___ TEXT BLOCK ___

Understanding Data Modeling in Power BI: Joins, Relationships, and Schemas Explained.

#powerbi #sqljoins #datamodeling #datascience

Data Modelling

In Power Bi, data modelling involves the process of arranging data so that it is simple for people to understand, interconnect, as well as use for analysis. It this sense, it entails determining the relationships between various data sources or tables in Power BI, such as connecting consumers to their orders or products to the stores where they were bought. It is essential to note that data is divided into smaller, useful tables that are logically connected rather than being kept in a single huge table, for instance, a table consisting of customers only, another one of products that the customers bought, and and another one to show the stores where the customers bought the products. This increases clarity and thus, when filtering, grouping, or summarizing data, a clear data model guarantees that reports provide correct findings and makes searching for information easier for users.

___

* _WHAT YOU NEED TO DO_
1 > Translate this sentence from the Power BI data modeling article above into Spanish: "In Power Bi, data modelling involves the process of arranging data so that it is simple for people to understand, interconnect, as well as use for analysis."
2 > Extend the Power BI data modeling article above, starting right after its last sentence.

___ THE DATA ___

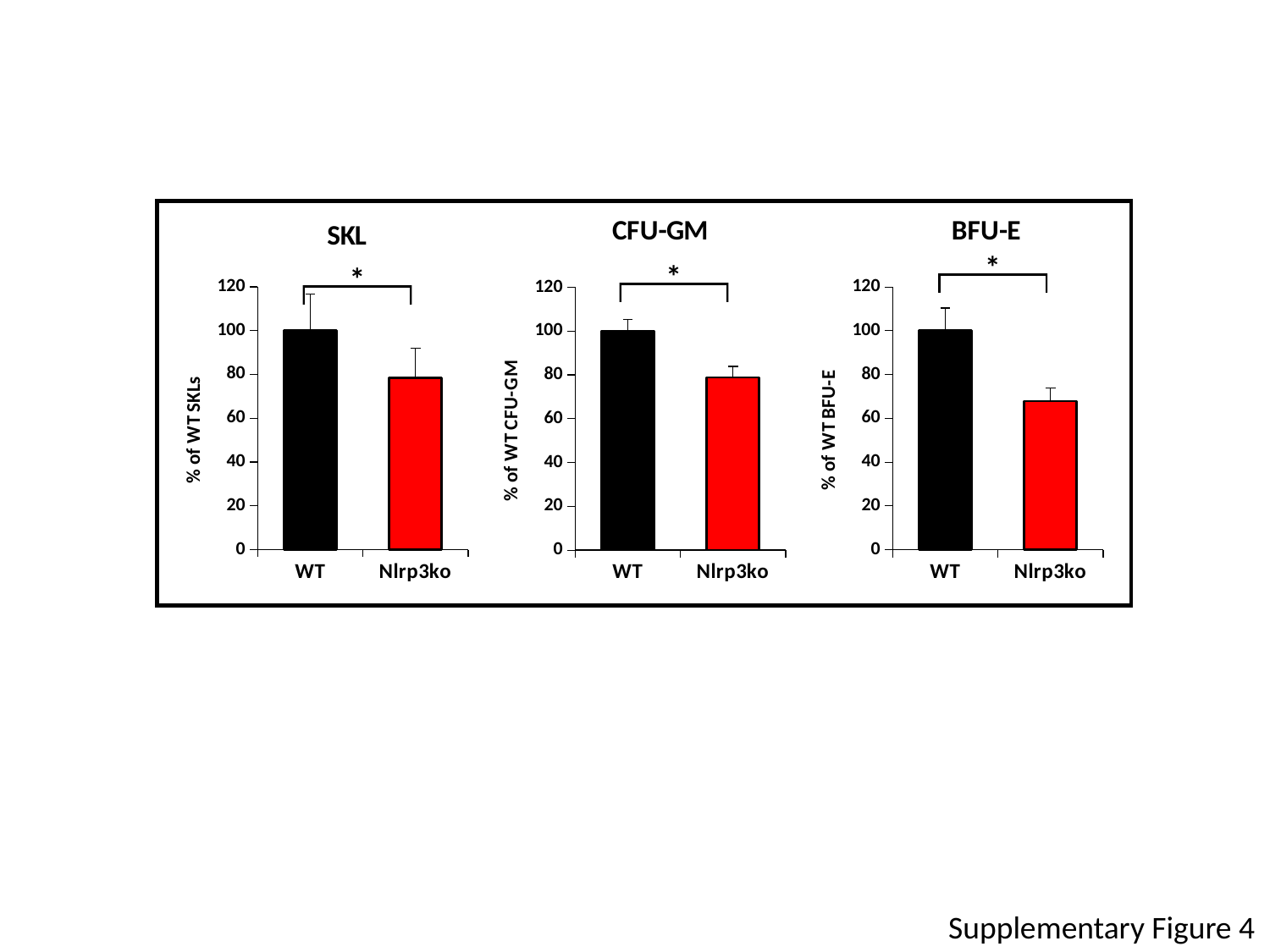
In the SKL chart, which is larger, the value for WT or the value for Nlrp3ko? WT In the BFU-E chart, is the value for Nlrp3ko greater or less than 80? less In the BFU-E chart, which category has the lowest value? Nlrp3ko In the SKL chart, what is the value for WT? 100 In the CFU-GM chart, which category has the highest value? WT In the SKL chart, is the value for Nlrp3ko greater or less than 100? less In the BFU-E chart, what is the value for WT? 100 In the CFU-GM chart, what is the value for WT? 100 In the CFU-GM chart, is the value for Nlrp3ko greater or less than 60? greater What is the y-axis label of the SKL chart? % of WT SKLs What kind of chart is the CFU-GM chart? bar chart How many categories are shown in the BFU-E chart? 2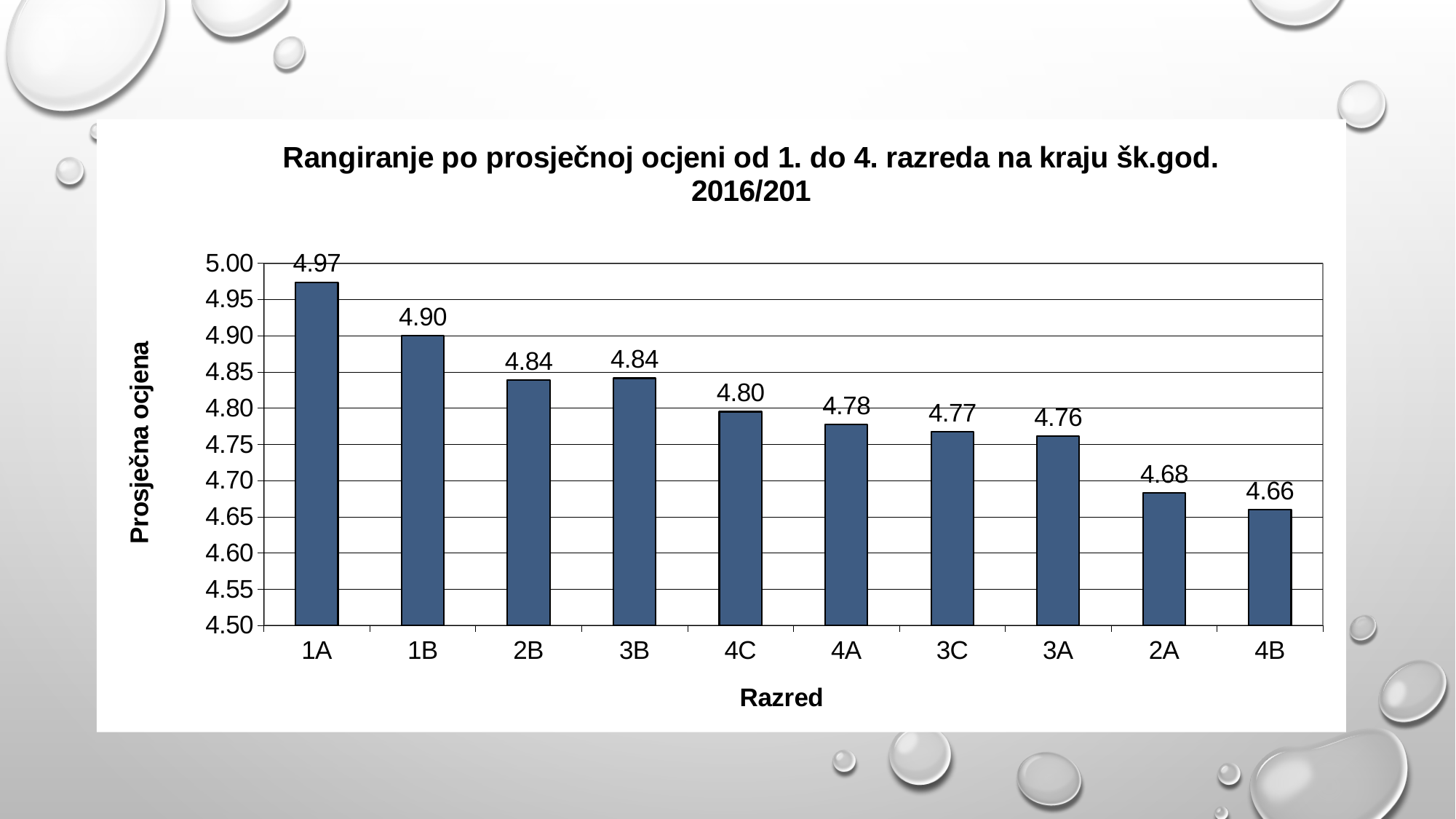
What is the average grade for class 4C? 4.80 Which class has the lowest average grade? 4B What is the difference between the average grades of 1A and 4B? 0.31 Is the value for 3C greater or less than 4.80? less What is the average grade (prosječna ocjena) for class 1A? 4.97 What is the average grade for class 2A? 4.68 What is the difference between the average grades of 1B and 3A? 0.14 Which class has a higher average grade, 4A or 2A? 4A Do the values rise or fall from left to right along the x axis? Fall Which class has the highest average grade? 1A How many classes are shown on the x axis? 10 What kind of chart is shown on the slide? Bar chart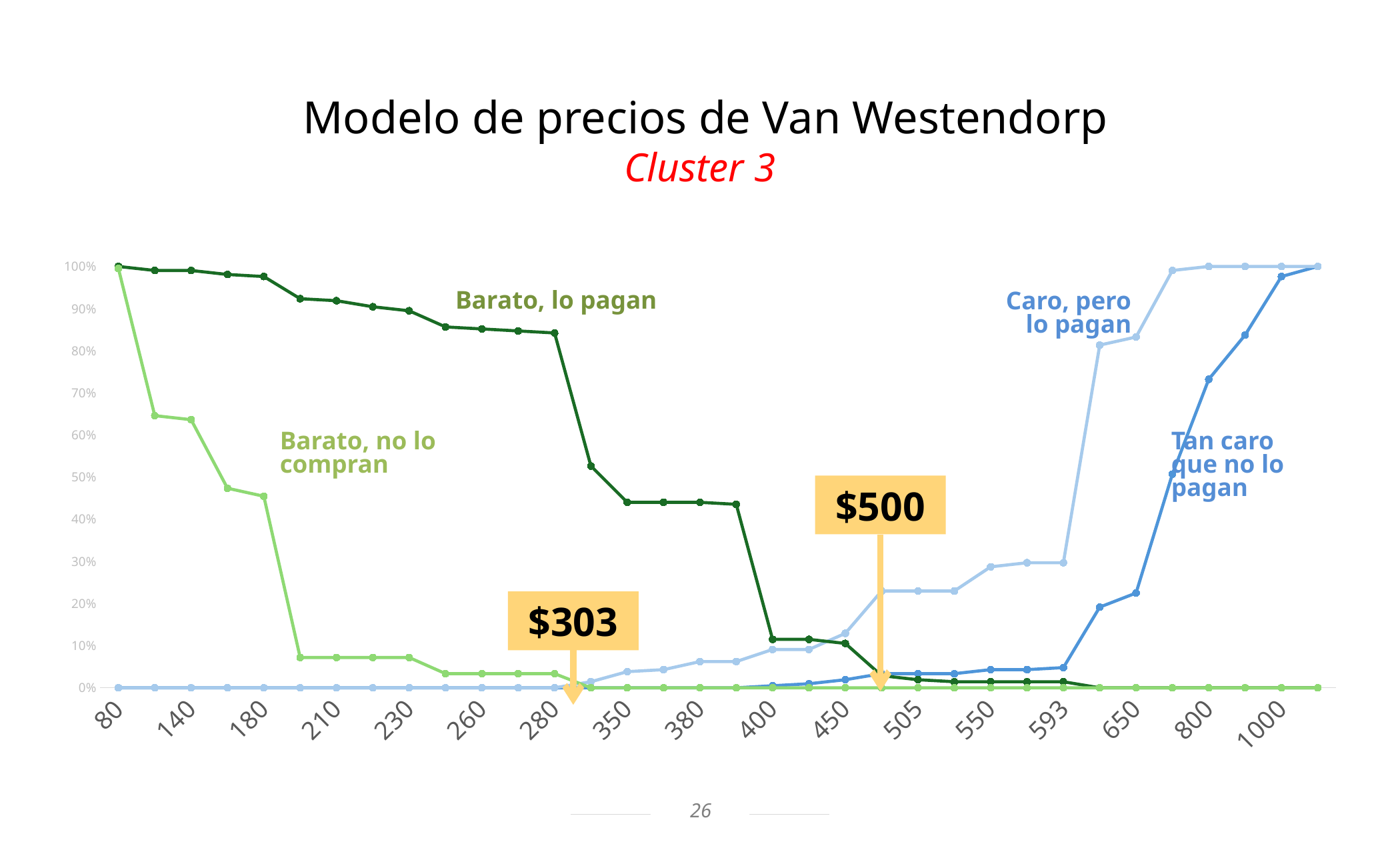
How many price labels are shown on the x axis? 17 Is the value of 'Barato, no lo compran' at 180 greater or less than 30%? greater Does the 'Barato, lo pagan' line rise or fall as the price increases along the x axis? fall Is the value of 'Barato, lo pagan' at 400 greater or less than 30%? less Is the value of 'Tan caro que no lo pagan' at 800 greater or less than 50%? greater What two price points are highlighted with yellow callout boxes on the chart? $303 and $500 What kind of chart is shown on the slide? line chart Does the 'Tan caro que no lo pagan' line rise or fall as the price increases along the x axis? rise How many data series are plotted on the chart? 4 At 650, which series has the higher value: 'Caro, pero lo pagan' or 'Tan caro que no lo pagan'? Caro, pero lo pagan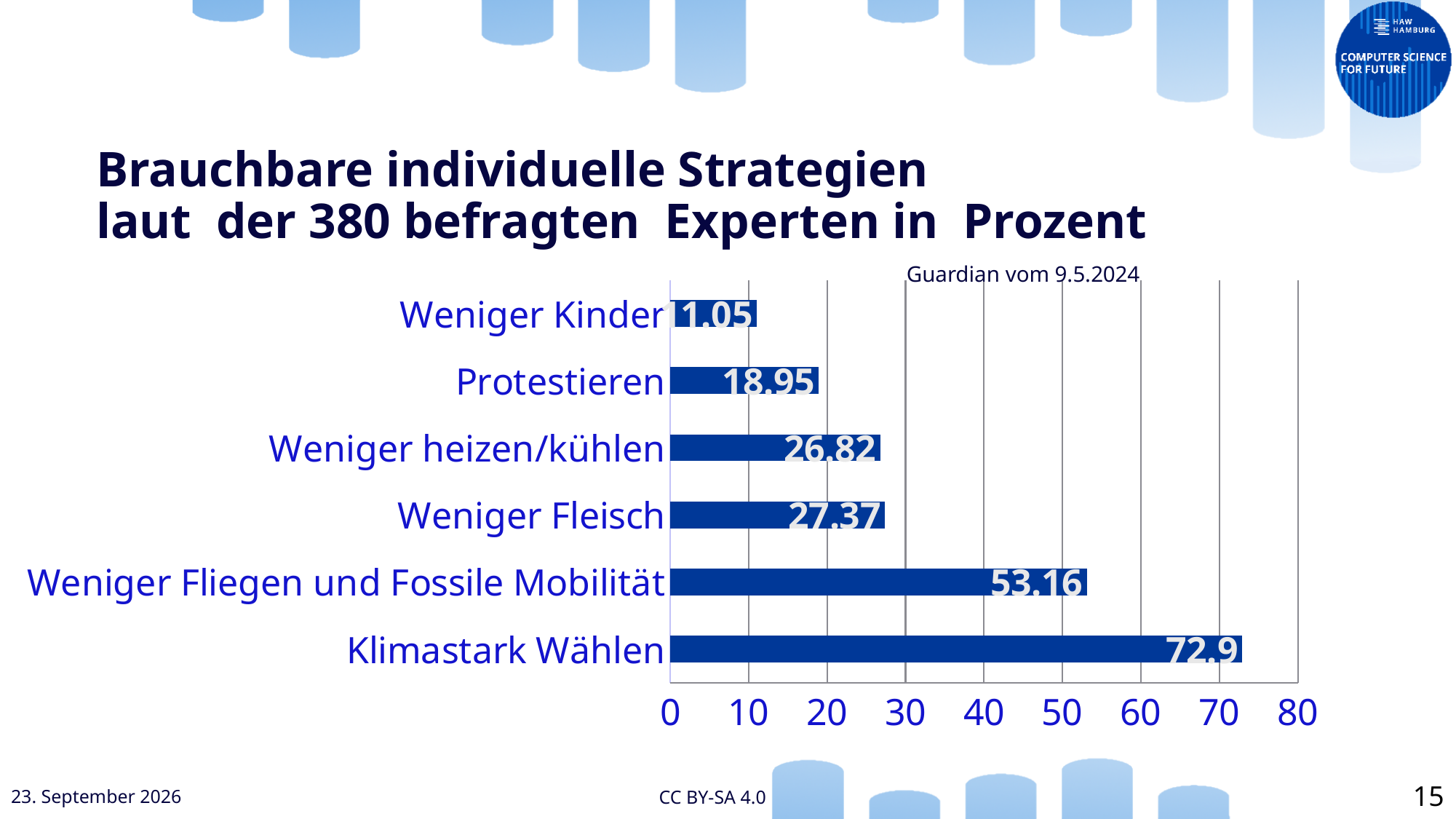
What is the difference between the values for Klimastark Wählen and Weniger Fliegen und Fossile Mobilität? 19.74 What is the value for Weniger heizen/kühlen? 26.82 What is the value for Weniger Fliegen und Fossile Mobilität? 53.16 What is the value for Klimastark Wählen? 72.9 What type of chart is shown on the slide? bar chart Is the value for Weniger Kinder greater or less than 20? less How many categories are shown in the chart? 6 Which category has the highest value? Klimastark Wählen Which category has the lowest value? Weniger Kinder What is the value for Protestieren? 18.95 Which is larger, the value for Protestieren or the value for Weniger Fleisch? Weniger Fleisch What is the difference between the values for Weniger Fleisch and Weniger heizen/kühlen? 0.55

___

* _ACTIVITY ANSWERS_
1 > En Power Bi, el modelado de datos implica el proceso de organizar los datos de manera que a las personas les resulte sencillo entenderlos, interconectarlos y utilizarlos para el análisis.

2 >
Data modeling helps transform unprocessed data into valuable insights that facilitate improved decision-making by organizing data and establishing distinct relationships. We can say that data modeling is a reflection of how a business functions in real-world situations. In a retail operation, for instance, clients make purchases, goods are sold, and sales occur. In order to help users answer crucial questions like which goods sell the most or which stores make the most sales, an effective data model clearly shows these relationships. As such, reports could become unreliable, unclear, or even inaccurate without the right modeling. One key takeaway from my Data Science and Analytics class was that in modelling, all tables should have primary keys, which then can be considered as foreign keys in other tables. Primary keys are unique identifiers.

SQL Joins

As mentioned earlier in this article, we can have data stored in many tables. The data from these tables may be joined using SQL joins so that similar information can be analyzed together. Research indicates that many businesses usually store data in structured maintained distinct tables, such as sales transactions in one database and customer information in another. Using Joins, businesses and users can easily combine this data by grouping it according to a shared field, such as a customer ID. In Power Bi, there are six main types of SQL joins as follows:

Inner Join
Left Join (Left Outer)
Right Join (Right Outer)
Full Outer Join
Left Anti Join
Right Anti Join

In this view, if you only want to examine customers who have made purchases, an INNER JOIN will only return the entries that are present in both databases or tables. This makes it easier to concentrate on important information and prevents your analysis from containing unwanted information.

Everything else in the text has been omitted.